[Verilen metin]
Ne yazık ki seçmenimiz REİS ve Cumhur ittifakı yöneticilerince kendisine verilen ince mesajı almamakta ısrar ediyor.
Bu seçimi vatandaşımız çok basit yüzeysel, görüyor düşünüyor algılıyor olabilir
Maalesef vehamed bunun çok ötesinde.
Birilerinin, şan şeref mal ve canını çoktan geçtik, tüm dünya ederini gözden çıkararak, millet için tercih ettiği, durulabilecek en iyi noktada durmaya çalıştığını anlamamız gerek.
Şu önemli ayrıntıyı fark etmemiz lazım.
Sen ben gibi cahillerin gördüğünü yukarıdakiler çok daha detaylı ve ayrıntılı görüyor ve biliyorlar.
[/Verilen metin]
[Kayıtlı bilgiler]
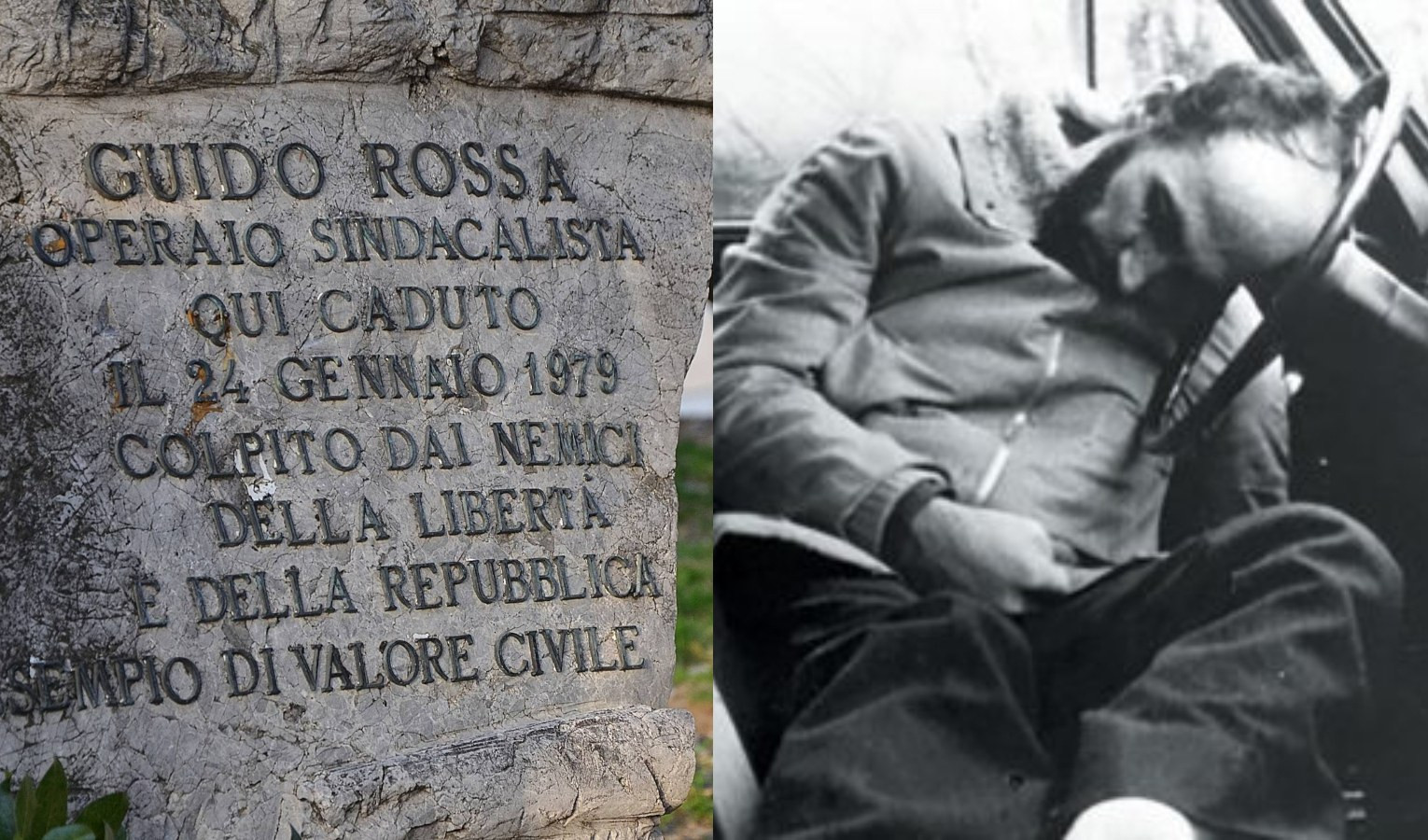 Anniversario assassinio Guido Rossa, le iniziative del comune di Genova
[/Kayıtlı bilgiler]
Verilen metne göre seçmen neyi almamakta ısrar ediyor? Lütfen kısaca yanıtlayın.

Çalışmanın çıktısı: REİS ve Cumhur ittifakı yöneticilerince kendisine verilen ince mesajı.